* [DATA EXTRACT]

--- START ---

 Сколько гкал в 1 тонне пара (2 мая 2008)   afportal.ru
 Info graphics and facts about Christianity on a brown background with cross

--- END ---
--- START ---

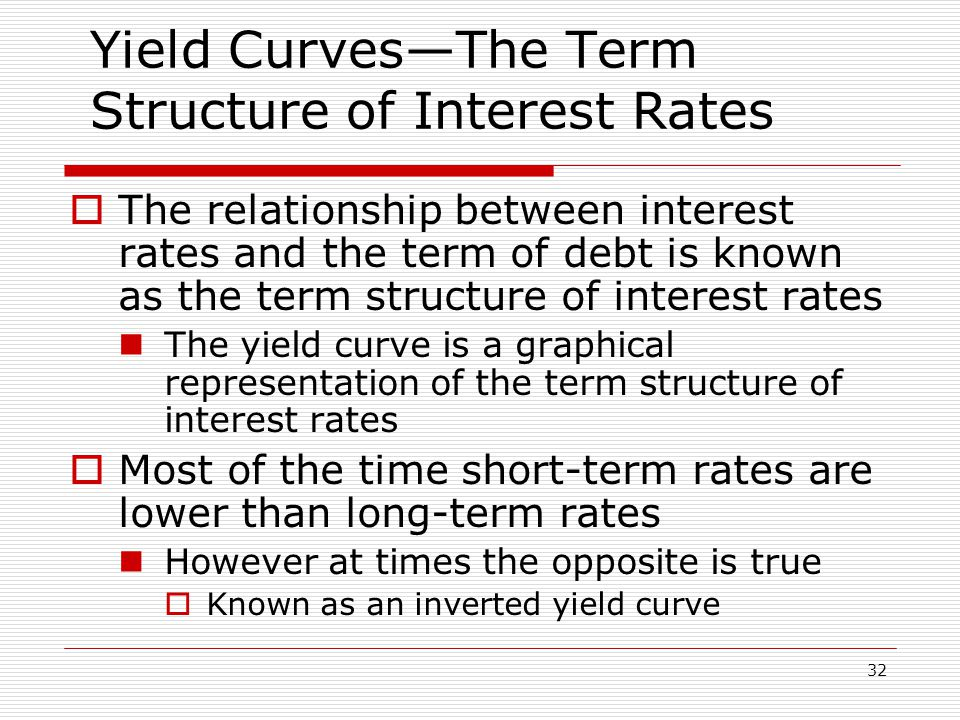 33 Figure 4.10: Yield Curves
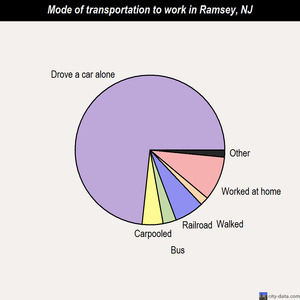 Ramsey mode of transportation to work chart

--- END ---
--- START ---

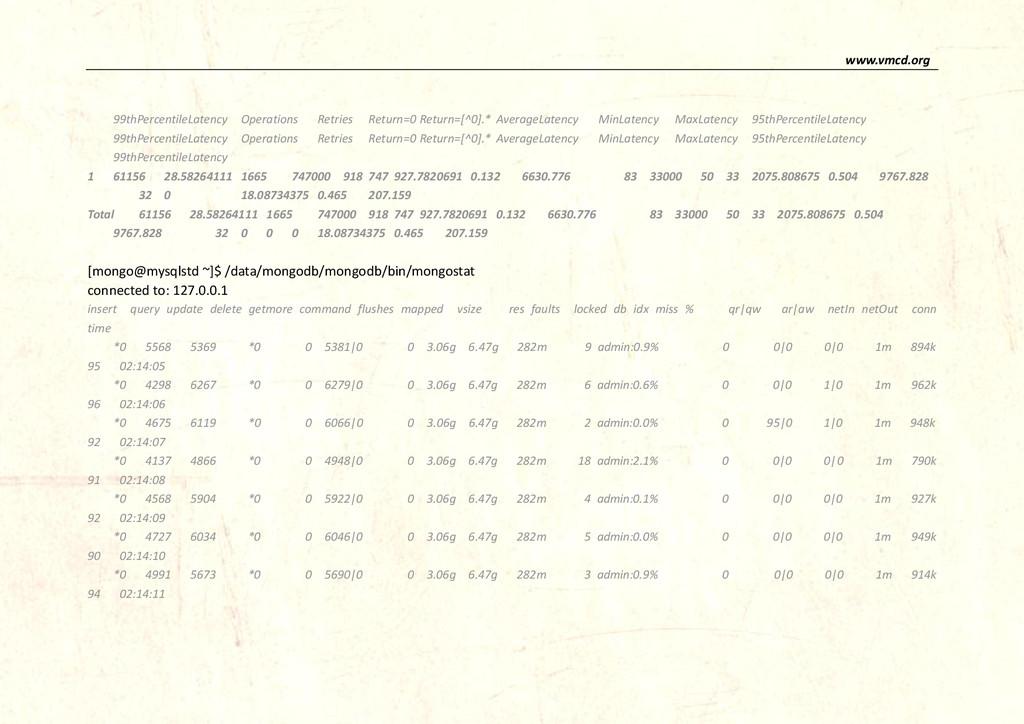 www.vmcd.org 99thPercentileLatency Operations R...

--- END ---

* [WHAT YOU WILL DO]
Extract the lines of the preceding material that run from the line with "Сколько гкал в" through the line with "Info graphics and", inclusive, reproducing them exactly and adding nothing.

* [EXERCISE SOLUTION]
 Сколько гкал в 1 тонне пара (2 мая 2008)   afportal.ru
 Info graphics and facts about Christianity on a brown background with cross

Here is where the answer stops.